World Population hits 8 BILLION & counting

by Zulfick Farzan 15-11-2022 | 10:07 AM

COLOMBO (News 1st) - Earth now has 8 billion people—and counting.

The global population is projected to reach 8 billion on 15th November 2022, and India is projected to surpass China as the world’s most populous country in 2023, according to World Population Prospects 2022.

From the emergence of Homo sapiens, it took roughly 300,000 years before one billion of us populated the Earth. That was around 1804, the year morphine was discovered, when Haiti declared independence from France, and when Beethoven first performed his Third Symphony in Vienna.

We’ve added our most recent one billion more just since the first term of U.S. President Barack Obama. A mere dozen years after reaching seven billion, the planet most surpassed eight billion people on 15th November.

The UN declared November 15th as the “Day of Eight Billion” because there is no mistaking the importance of this moment. 

The global population is growing at its slowest rate since 1950, having fallen under 1 per cent in 2020. 

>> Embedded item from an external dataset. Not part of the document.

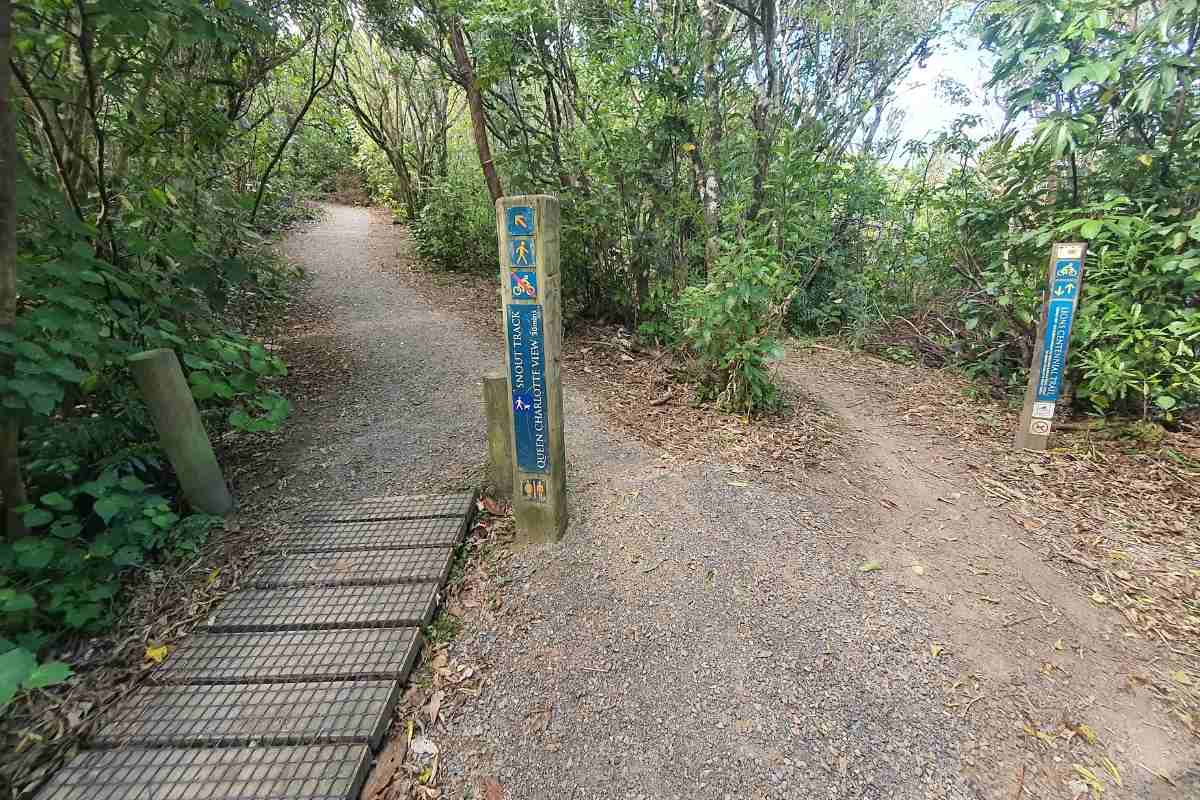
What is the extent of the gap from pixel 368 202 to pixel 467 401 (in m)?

The latest projections by the United Nations suggest that the world’s population could grow to around 8.5 billion in 2030 and 9.7 billion in 2050. 

It is projected to reach a peak of around 10.4 billion people during the 2080s and to remain at that level until 2100.

World Population Prospects 2022 also states that fertility has fallen markedly in recent decades for many countries. 

Today, two-thirds of the global population lives in a country or area where lifetime fertility is below 2.1 births per woman, roughly the level required for zero growth in the long run for a population with low mortality. 

The populations of 61 countries or areas are projected to decrease by 1 per cent or more between 2022 and 2050, owing to sustained low levels of fertility and, in some cases, elevated rates of emigration.

More than half of the projected increase in the global population up to 2050 will be concentrated in eight countries: the Democratic Republic of the Congo, Egypt, Ethiopia, India, Nigeria, Pakistan, the Philippines and the United Republic of Tanzania. Countries of sub-Saharan Africa are expected to contribute more than half of the increase anticipated through 2050.

The share of global population at ages 65 and above is projected to rise from 10 per cent in 2022 to 16 per cent in 2050. At that point, it is expected that the number of persons aged 65 years or over worldwide will be more than twice the number of children under age 5 and about the same as the number under age 12. Countries with ageing populations should take steps to adapt public programmes to the growing numbers of older persons, including by establishing universal health care and long-term care systems and by improving the sustainability of social security and pension systems.